Written problem |
Answer these questions from the album review:
1. Which label is releasing In Devastation, and on what date?
2. Who plays drums on the album?
3. Which vocalist opens the title track?

Sinsaenum’s In Devastation: A Ferocious Triumph Born from Tragedy

Review By Ian Walker

If Memento mori had a soundtrack, it would sound a lot like In Devastation. Sinsaenum’s third full-length album, out August 8, 2025 via earMUSIC, roars back to life with a cathartic power never before heard. It’s a record born from grief, fury, and fierce determination — a tribute to fallen heroes and a bold assertion that the band endures.

Rising From Ashes

When Sinsaenum’s founding drummer Joey Jordison (Slipknot, Murderdolls) passed in 2021, the metal world trembled. Yet In Devastation is no eulogy — it’s a declaration. Frédéric Leclercq, principal guitarist and songwriter, lost not only Joey but also his father in the making of this record. “I was devastated, hence the title,” Leclercq confesses. But instead of collapsing, he built — a 10-track opus that wrestles grief into shape and flips it into adrenaline.

A Chrome-Clad Line-Up with Heart

The album features the return of Sinsaenum’s signature lineup: vocalists Attila Csihar (Mayhem) and Sean Zatorsky (Dååth), guitarists Frédéric Leclercq and Stéphane Buriez (Loudblast), plus bassist Heimoth (Seth). On drums is Andre Joyzi, Jordison’s former tech and a friend to the core — not a replacement, but a torchbearer. His playing honors the groove and ferocity Joey helped define, while injecting fresh energy and sorrow-carved depth.

Track-by-Track Through the Abyss

1. “In Devastation”

Title track and lead single sets the tone: colossal drums, swarming guitars, and vocal warfare. Csihar’s ritualistic chant opens, Zatorsky bursts in with guttural fire, and Leclercq melts your face with riffs and chord shifts that tremble beneath your bones. It’s heartbreak forged into weaponry — a perfect re-introduction.

2. “Cede to Thunder”

An unforgiving assault — tight palm-muted riffing, drumming that feels like a percussionist throttling thunder, and a chorus that gives listeners a momentary lift before the downward spiral resumes. If In Devastation is the emotional epicenter, Cede to Thunder is its blackened gale.

3. “Shades of Black”

Here, Sinsaenum surges into melodic mania. Leclercq’s progressive sensibilities shine with sweeping leads, and the tempo races in staccato bursts. The band finds space to breathe, allowing Csihar’s distinct, dissonant vocal wails to echo while maintaining utter precision. A new anthem for the modern underground.

Excerpt from a dataset
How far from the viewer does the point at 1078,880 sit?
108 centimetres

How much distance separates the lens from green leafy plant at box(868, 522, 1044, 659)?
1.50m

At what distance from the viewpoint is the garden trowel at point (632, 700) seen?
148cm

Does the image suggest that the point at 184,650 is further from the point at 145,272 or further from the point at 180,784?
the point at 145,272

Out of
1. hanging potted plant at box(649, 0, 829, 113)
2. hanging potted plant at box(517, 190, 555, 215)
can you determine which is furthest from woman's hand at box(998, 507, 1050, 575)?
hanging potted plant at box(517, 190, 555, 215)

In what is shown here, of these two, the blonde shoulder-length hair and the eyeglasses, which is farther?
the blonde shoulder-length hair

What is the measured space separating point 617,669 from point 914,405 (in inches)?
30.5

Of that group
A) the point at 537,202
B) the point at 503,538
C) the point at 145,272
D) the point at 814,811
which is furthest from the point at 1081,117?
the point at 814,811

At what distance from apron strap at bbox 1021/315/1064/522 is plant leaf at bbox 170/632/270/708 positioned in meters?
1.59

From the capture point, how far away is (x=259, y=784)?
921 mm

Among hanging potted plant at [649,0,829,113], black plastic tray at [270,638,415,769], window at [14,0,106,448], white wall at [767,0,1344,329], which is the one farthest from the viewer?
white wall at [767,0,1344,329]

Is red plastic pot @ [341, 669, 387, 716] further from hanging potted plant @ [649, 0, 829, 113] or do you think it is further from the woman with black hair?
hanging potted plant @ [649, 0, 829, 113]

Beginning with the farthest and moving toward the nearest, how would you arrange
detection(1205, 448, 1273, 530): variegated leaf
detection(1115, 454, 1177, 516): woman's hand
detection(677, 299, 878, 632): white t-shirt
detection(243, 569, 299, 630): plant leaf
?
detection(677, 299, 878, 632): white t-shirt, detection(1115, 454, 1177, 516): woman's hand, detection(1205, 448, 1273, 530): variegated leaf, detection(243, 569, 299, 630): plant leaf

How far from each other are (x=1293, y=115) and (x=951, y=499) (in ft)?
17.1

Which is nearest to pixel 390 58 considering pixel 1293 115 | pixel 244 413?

Response to the exercise |
1. earMUSIC, on August 8, 2025.
2. Andre Joyzi, Joey Jordison's former tech.
3. Attila Csihar.